Giants like Walmart (NYSE:WMT) (-2.2%), Apple (NASDAQ:AAPL) (1.5%) and Microsoft (NASDAQ:MSFT) (-1.1%) all played their part in dragging the indexes lower.

The Dow dropped 291 points or 0.8% despite being up 123 points earlier in the day, while the Nasdaq dipped 158 points or 1.2%.

European markets and commodities

European markets followed the US’s lead, falling in the face of a raft of worse-than-expected earnings reports and rising bond yields, which could keep inflation humming along for longer.

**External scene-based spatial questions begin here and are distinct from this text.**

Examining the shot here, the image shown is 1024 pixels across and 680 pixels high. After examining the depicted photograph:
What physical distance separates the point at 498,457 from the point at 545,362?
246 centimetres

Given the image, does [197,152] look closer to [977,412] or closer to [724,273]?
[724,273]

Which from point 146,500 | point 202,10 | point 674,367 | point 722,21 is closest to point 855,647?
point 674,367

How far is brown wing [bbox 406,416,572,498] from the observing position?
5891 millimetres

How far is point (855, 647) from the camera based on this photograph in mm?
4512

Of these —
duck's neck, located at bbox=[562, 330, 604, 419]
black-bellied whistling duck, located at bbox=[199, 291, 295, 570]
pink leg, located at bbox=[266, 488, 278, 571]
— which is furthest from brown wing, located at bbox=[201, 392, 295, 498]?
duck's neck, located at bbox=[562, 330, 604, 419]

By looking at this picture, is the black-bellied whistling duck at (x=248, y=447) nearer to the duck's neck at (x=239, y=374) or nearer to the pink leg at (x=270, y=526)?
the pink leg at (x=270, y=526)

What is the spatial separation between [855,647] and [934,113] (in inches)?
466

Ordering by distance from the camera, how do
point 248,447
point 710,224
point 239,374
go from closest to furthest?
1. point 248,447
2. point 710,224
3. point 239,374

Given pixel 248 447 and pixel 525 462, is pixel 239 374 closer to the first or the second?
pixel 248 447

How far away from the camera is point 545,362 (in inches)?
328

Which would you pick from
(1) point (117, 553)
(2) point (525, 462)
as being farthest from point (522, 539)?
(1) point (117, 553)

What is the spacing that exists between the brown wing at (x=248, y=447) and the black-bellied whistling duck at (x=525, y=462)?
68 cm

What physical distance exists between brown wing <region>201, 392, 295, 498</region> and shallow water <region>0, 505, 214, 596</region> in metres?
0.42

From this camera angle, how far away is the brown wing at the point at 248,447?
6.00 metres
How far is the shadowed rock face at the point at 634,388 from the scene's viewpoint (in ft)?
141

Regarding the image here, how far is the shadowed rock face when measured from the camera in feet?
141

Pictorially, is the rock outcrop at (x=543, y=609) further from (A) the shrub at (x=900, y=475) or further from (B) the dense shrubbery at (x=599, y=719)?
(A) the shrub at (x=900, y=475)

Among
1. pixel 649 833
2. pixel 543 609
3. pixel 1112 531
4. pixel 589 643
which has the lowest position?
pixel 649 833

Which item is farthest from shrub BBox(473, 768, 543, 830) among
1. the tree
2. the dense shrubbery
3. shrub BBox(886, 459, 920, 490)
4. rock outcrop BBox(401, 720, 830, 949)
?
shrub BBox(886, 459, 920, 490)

Those fears were strengthened by Norway's central bank, Norges Bank, voting to increase its key policy rate by 25 basis points to a flat 4.00%.

A big 39% collapse in Dutch payments processor Adyen (on the back of missed half-year earnings estimates) dragged the industrials index, and thus the markets, down. The industrials index fell 2.8%, the FTSEurofirst 300 index lost 0.9% and the UK FTSE100 fell by 0.6%.

Currencies were mixed against the US dollar.

  • The Euro fell from to US$1.0855 and was near US$1.0870 at the US close.
  • The Aussie lifted to US$0.6449 cents and was near US$0.6400 cents at the US close.
  • The Japanese yen firmed to JPY145.62 and was near JPY145.80 at the US close.
Global oil prices rose yesterday after falling for three straight sessions, responding to the Chinese Central Bank’s stimulus measures.

Brent rose by US$0.67 or 0.8% to US$84.12 a barrel, US Nymex by US$1.01 or 1.3% to US$80.39 a barrel.

“WTI Crude Oil closed higher at $80.12 (0.93%) snapping a three-day losing streak,” Sycamore said.

“Nonetheless, following its retreat below $80.00 this week, the recent pop above $84.00 has been exposed as a false break higher, and we look for crude oil to rotate back towards the middle of its nine-month range $76.00 area in the weeks ahead.”

Base metals rose, with copper futures up 0.9% and aluminium futures rising 0.8% - iron ore also enjoyed a boost, rising by US$0.83 or 0.8% to US$105.64 a tonne.

Gold fell as economic indicators begin to normalise, shedding US$13.10 or 0.7% to US$1,915.20 an ounce.